(Extracted data entries)
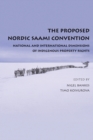 Image for The proposed Nordic Saami Convention: national and international dimensions of indigenous property rights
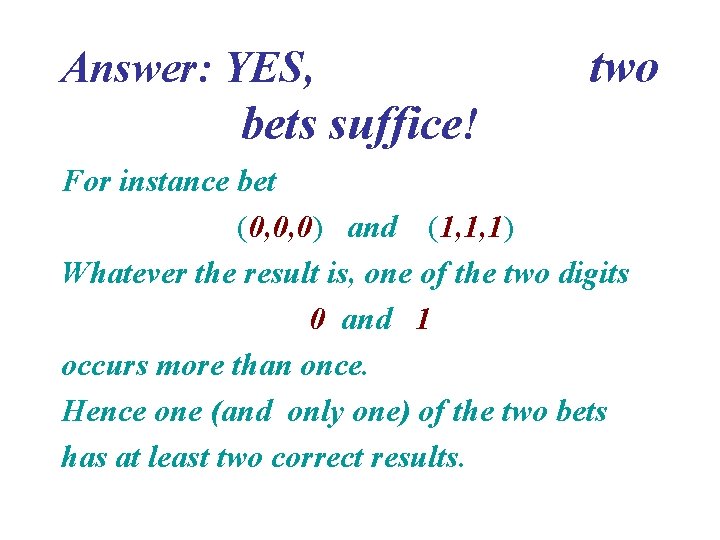 Answer: YES, two bets suffice! For instance bet (0, 0, 0) and (1, 1,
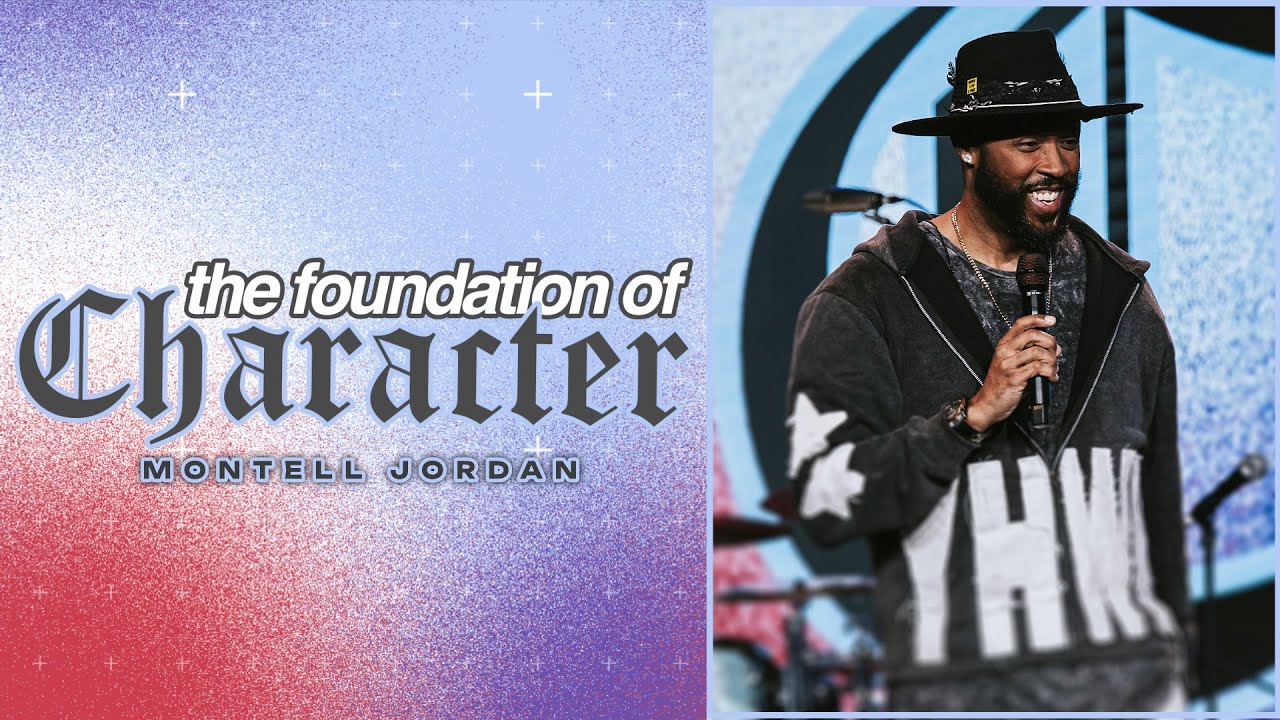 The Foundation of Character | Guest Speaker Montell Jordan | Impact Church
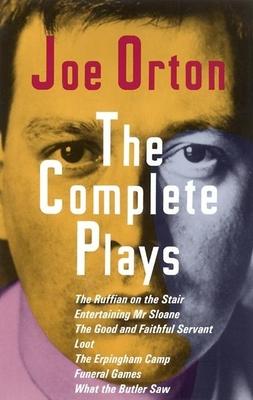 The Complete Plays: The Ruffian on the Stair; Entertaining Mr. Sloane; The Good and Faithful Servant; Loot; The Erpingham Camp; Funeral Ga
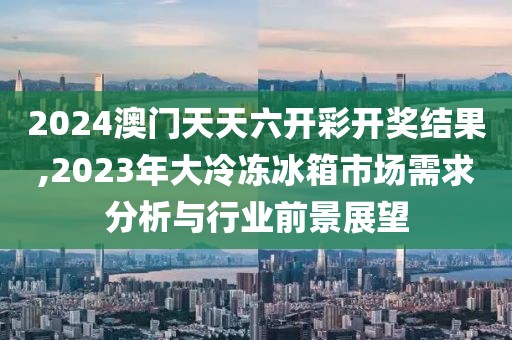 2024澳門天天六開彩開獎結(jié)果,2023年大冷凍冰箱市場需求分析與行業(yè)前景展望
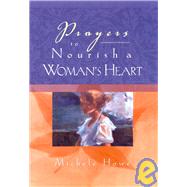 Prayers to Nourish a Woman's Heart by Michele Howe (LaSalle, Michigan), 9780787965815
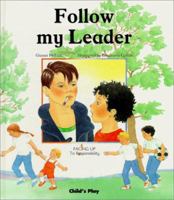 Follow My Leader: Facing Up to Responsibility (Facing Up) 0859533131 Book Cover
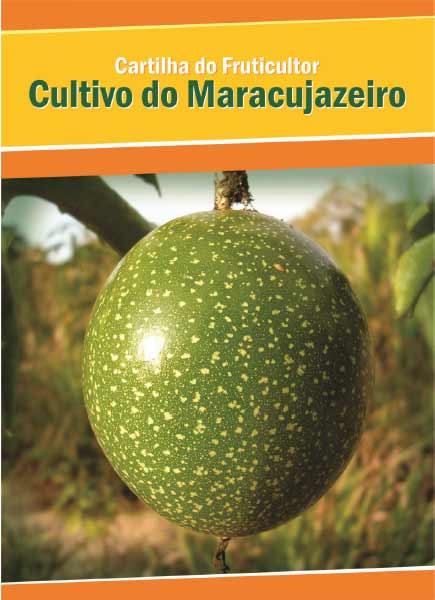 Cartilha Cultivo do Maracujazeiro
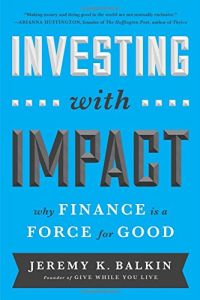 Investing With Impact: Why Finance Is A Force For Good. By Jeremy Balkin. Bibliomotion, 240 pp.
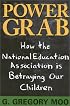 Power Grab: How the National Education Association Is Betraying our Children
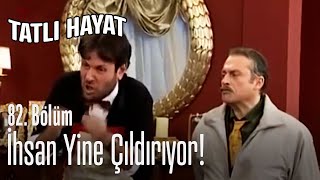 İhsan Yine Çıldırıyor - Tatlı Hayat 82. Bölüm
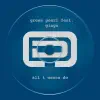 Green Pearl & Giaga - All I Wanna Do - Single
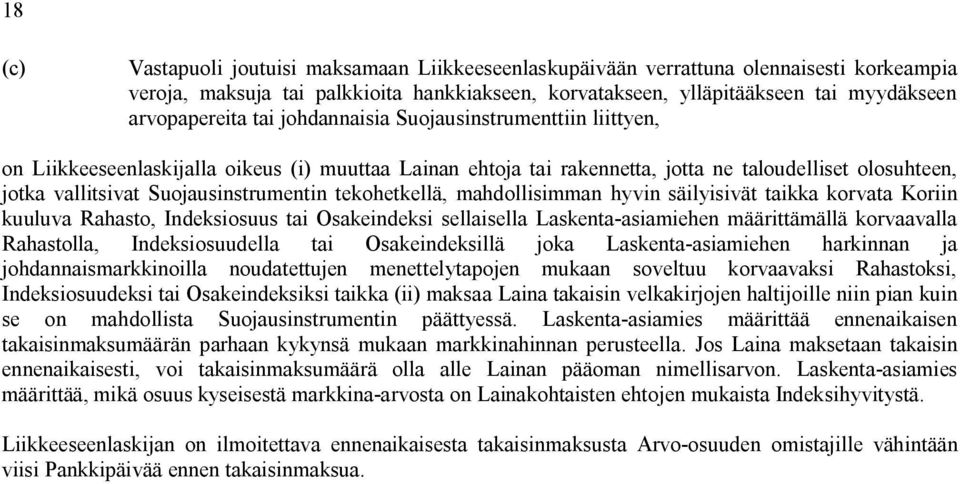 tekohetkellä, mahdollisimman hyvin säilyisivät taikka korvata Koriin kuuluva Rahasto, Indeksiosuus tai Osakeindeksi sellaisella Laskenta-asiamiehen määrittämällä korvaavalla Rahastolla,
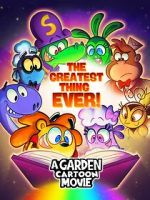 Watch A Garden Cartoon Movie: The Greatest Thing Ever! Gomovies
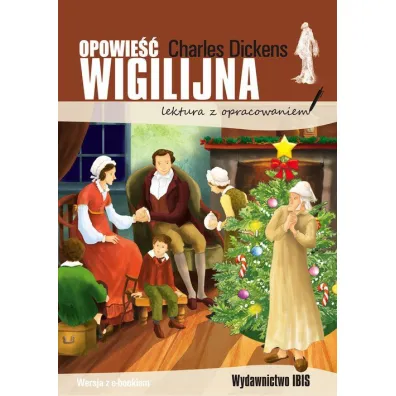 Opowie�� wigilijna. Lektura z opracowaniem - Charles Dickens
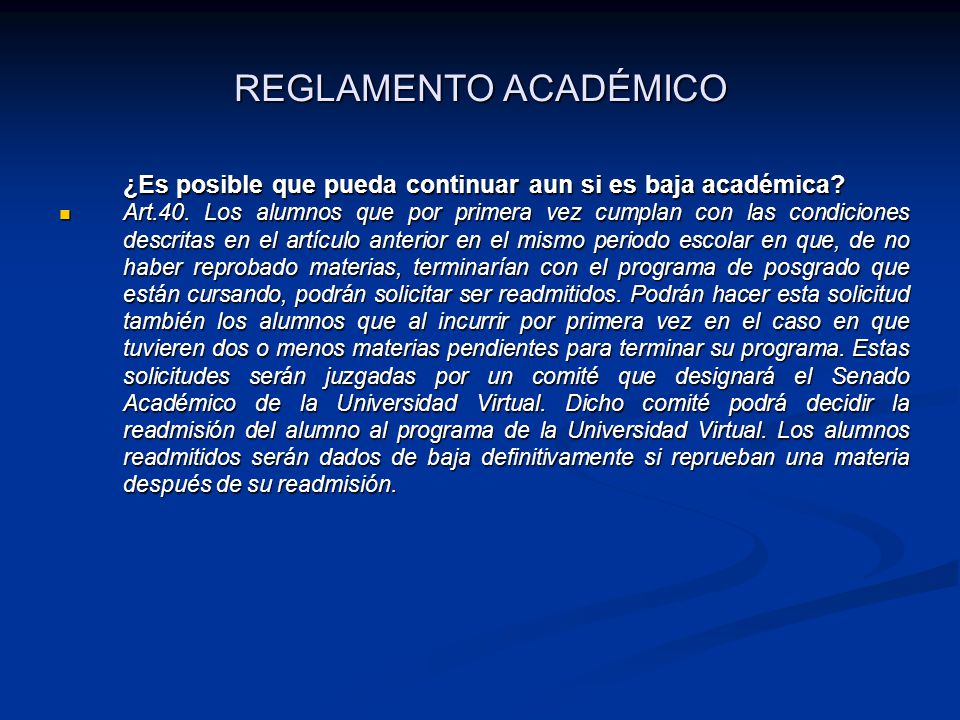 REGLAMENTO ACADÉMICO ¿Es posible que pueda continuar aun si es baja académica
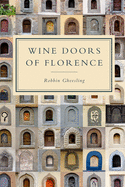 Wine Doors of Florence: Discover a Hidden Florence
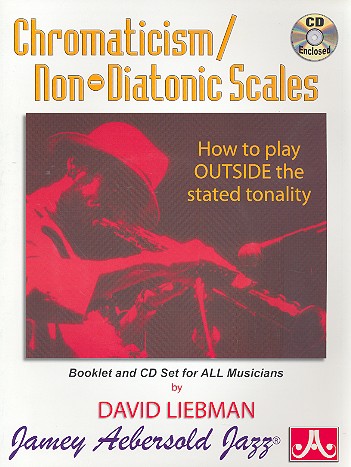 Chromaticism/Non-Diatonic Scales (+Online Audio)&nbsp;&nbsp;for all instruments&nbsp;&nbsp;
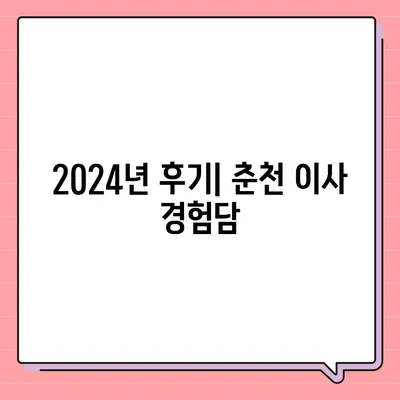 강원도 춘천시 중앙로 포장이사비용 | 견적 | 원룸 | 투룸 | 1톤트럭 | 비교 | 월세 | 아파트 | 2024 후기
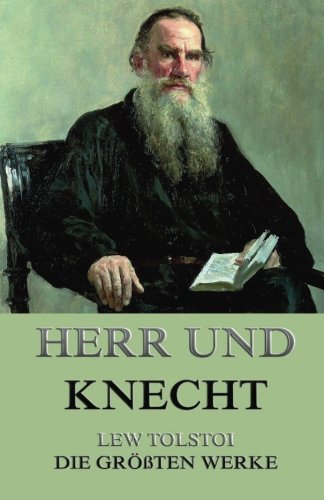 Herr und Knecht Herr und Knecht von Jazzybee Verlag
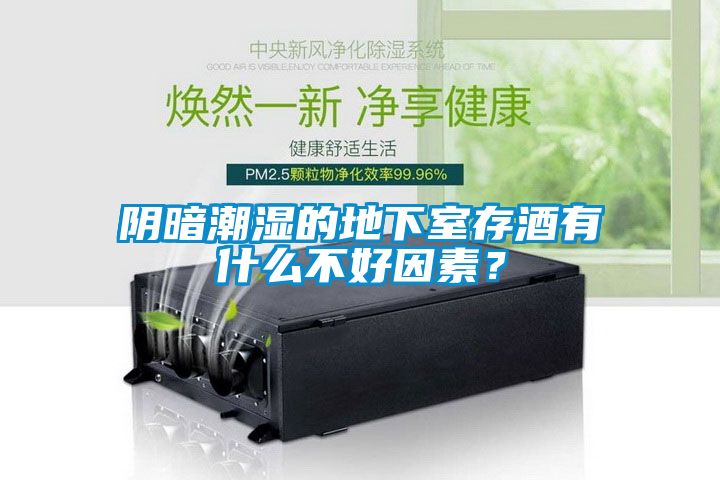 陰暗潮濕的地下室存酒有什么不好因素？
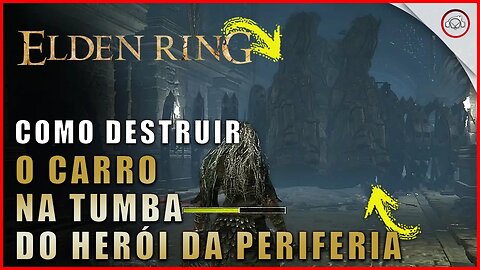 Elden Ring, Como destruir o Carro Gladiador na Tumba do Herói da Periferia | super dica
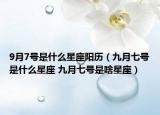 9月7號是什么星座陽歷（九月七號是什么星座 九月七號是啥星座）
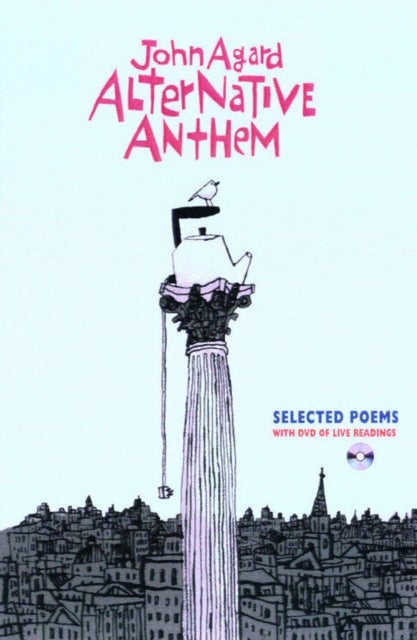 Alternative Anthem - Selected Poems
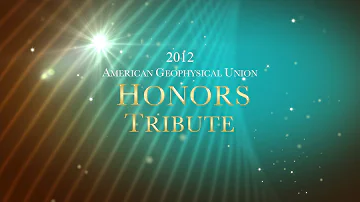 2012 American Geophysical Union Honors Tribute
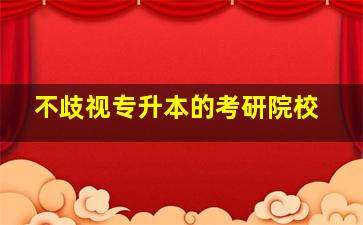 不歧视专升本的考研院校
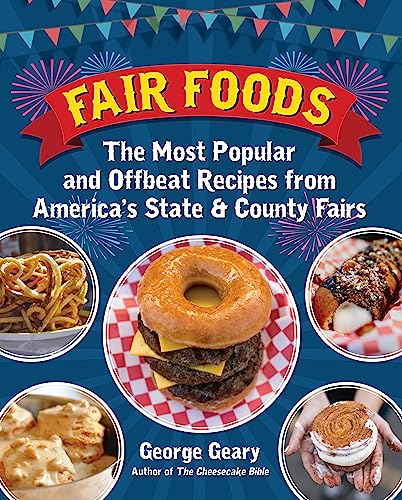 Fair Foods: The Most Popular and Offbeat Recipes from America's State and County Fairs
Fair Foods: The Most Popular and Offbeat Recipes from America's State and County Fairs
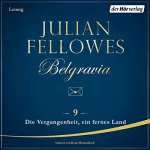Julian Fellowes: Die Vergangenheit, ein fremdes Land: Belgravia 9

**Aim of the task**
Write out every one of the records above character for character, leaving the pictures out of your answer.

**Output below**
 Image for The proposed Nordic Saami Convention: national and international dimensions of indigenous property rights
 Answer: YES, two bets suffice! For instance bet (0, 0, 0) and (1, 1,
 The Foundation of Character | Guest Speaker Montell Jordan | Impact Church
 The Complete Plays: The Ruffian on the Stair; Entertaining Mr. Sloane; The Good and Faithful Servant; Loot; The Erpingham Camp; Funeral Ga
 2024澳門天天六開彩開獎結(jié)果,2023年大冷凍冰箱市場需求分析與行業(yè)前景展望
 Prayers to Nourish a Woman's Heart by Michele Howe (LaSalle, Michigan), 9780787965815
 Follow My Leader: Facing Up to Responsibility (Facing Up) 0859533131 Book Cover
 Cartilha Cultivo do Maracujazeiro
 Investing With Impact: Why Finance Is A Force For Good. By Jeremy Balkin. Bibliomotion, 240 pp.
 Power Grab: How the National Education Association Is Betraying our Children
 İhsan Yine Çıldırıyor - Tatlı Hayat 82. Bölüm
 Green Pearl & Giaga - All I Wanna Do - Single
 tekohetkellä, mahdollisimman hyvin säilyisivät taikka korvata Koriin kuuluva Rahasto, Indeksiosuus tai Osakeindeksi sellaisella Laskenta-asiamiehen määrittämällä korvaavalla Rahastolla,
 Watch A Garden Cartoon Movie: The Greatest Thing Ever! Gomovies
 Opowie�� wigilijna. Lektura z opracowaniem - Charles Dickens
 REGLAMENTO ACADÉMICO ¿Es posible que pueda continuar aun si es baja académica
 Wine Doors of Florence: Discover a Hidden Florence
 Chromaticism/Non-Diatonic Scales (+Online Audio)&nbsp;&nbsp;for all instruments&nbsp;&nbsp;
 강원도 춘천시 중앙로 포장이사비용 | 견적 | 원룸 | 투룸 | 1톤트럭 | 비교 | 월세 | 아파트 | 2024 후기
 Herr und Knecht Herr und Knecht von Jazzybee Verlag
 陰暗潮濕的地下室存酒有什么不好因素？
 Elden Ring, Como destruir o Carro Gladiador na Tumba do Herói da Periferia | super dica
 9月7號是什么星座陽歷（九月七號是什么星座 九月七號是啥星座）
 Alternative Anthem - Selected Poems
 2012 American Geophysical Union Honors Tribute
 不歧视专升本的考研院校
 Fair Foods: The Most Popular and Offbeat Recipes from America's State and County Fairs
Fair Foods: The Most Popular and Offbeat Recipes from America's State and County Fairs
Julian Fellowes: Die Vergangenheit, ein fremdes Land: Belgravia 9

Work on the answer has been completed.